To further analyze the effect of SIRT6 overexpression on intracellular lipid metabolism, SIRT6-pcDNA 3.1 was transfected into HepG2 cells. The results demonstrated that, after transfection with SIRT6-pcDNA 3.1, the expression levels of SIRT6 mRNA were significantly increased (Fig. 8A) and the protein expression levels of SIRT6 were also significantly increased compared with those in the pcDNA 3.1 group (Fig. 8B and C). HepG2 cells were induced by PA for 24 h after transfection, and RT-qPCR and western blotting were used to analyze the effect of SIRT6 overexpression on its downstream lipid metabolism-related genes, and Oil Red O staining was used to analyze the effect of SIRT6 overexpression on lipid deposition. The results revealed that transfection of HepG2 cells with SIRT6 overexpression vector increased PPARγ, PGC1α and CPT1 expression, and decreased ACC, FASN and SREBP1 mRNA (Fig. 8D) and protein expression levels (Fig. 8E and F). Simultaneously, Oil Red O staining revealed decreased lipid deposition in HepG2 cells after SIRT6 overexpression (Fig. 8G).

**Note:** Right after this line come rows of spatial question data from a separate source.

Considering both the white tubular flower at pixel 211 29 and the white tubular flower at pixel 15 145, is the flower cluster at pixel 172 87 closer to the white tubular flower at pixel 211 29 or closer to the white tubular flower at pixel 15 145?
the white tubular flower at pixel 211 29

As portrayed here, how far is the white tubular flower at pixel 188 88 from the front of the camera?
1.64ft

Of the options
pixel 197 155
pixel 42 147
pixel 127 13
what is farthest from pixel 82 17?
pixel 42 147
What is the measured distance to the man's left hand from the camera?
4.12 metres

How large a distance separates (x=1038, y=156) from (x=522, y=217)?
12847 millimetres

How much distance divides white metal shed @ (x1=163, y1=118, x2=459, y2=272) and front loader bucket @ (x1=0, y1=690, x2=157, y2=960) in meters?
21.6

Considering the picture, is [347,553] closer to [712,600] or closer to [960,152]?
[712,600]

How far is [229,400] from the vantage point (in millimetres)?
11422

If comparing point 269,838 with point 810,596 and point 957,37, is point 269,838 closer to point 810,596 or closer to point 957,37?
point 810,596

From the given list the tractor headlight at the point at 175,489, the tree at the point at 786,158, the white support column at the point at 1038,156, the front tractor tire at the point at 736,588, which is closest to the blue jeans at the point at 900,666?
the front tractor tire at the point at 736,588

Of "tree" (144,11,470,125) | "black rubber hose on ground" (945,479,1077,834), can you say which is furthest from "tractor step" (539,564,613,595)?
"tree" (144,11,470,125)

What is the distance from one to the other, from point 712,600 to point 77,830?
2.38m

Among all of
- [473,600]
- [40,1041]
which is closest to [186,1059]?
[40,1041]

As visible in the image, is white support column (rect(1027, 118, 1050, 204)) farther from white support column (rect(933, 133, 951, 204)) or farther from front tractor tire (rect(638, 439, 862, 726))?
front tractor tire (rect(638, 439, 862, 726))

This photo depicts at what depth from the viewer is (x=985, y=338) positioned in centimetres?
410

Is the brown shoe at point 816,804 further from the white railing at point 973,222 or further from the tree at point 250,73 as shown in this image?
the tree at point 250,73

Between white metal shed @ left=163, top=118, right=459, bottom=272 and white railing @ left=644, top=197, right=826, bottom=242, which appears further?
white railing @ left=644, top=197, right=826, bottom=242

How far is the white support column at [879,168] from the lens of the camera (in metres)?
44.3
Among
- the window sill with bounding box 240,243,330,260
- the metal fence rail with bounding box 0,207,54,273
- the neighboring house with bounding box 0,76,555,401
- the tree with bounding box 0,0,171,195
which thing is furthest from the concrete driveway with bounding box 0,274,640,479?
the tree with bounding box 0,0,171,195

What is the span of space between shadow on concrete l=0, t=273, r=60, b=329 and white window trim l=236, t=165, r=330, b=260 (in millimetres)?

To confirm the direct binding of miR-33 to the 3'-UTR of SIRT6 mRNA, luciferase reporter constructs were generated containing the miR-33 binding site (SIRT6-WT) and its mutant sequence (SIRT6-MT). The results of the luciferase reporter assay demonstrated that the miR-33 mimic significantly decreased the luciferase activity in the SIRT6-WT group (Fig. 9A and B) and had no obvious effect in the SIRT6-MT group (Fig. 9B), indicating that SIRT6 was a direct target of miR-33.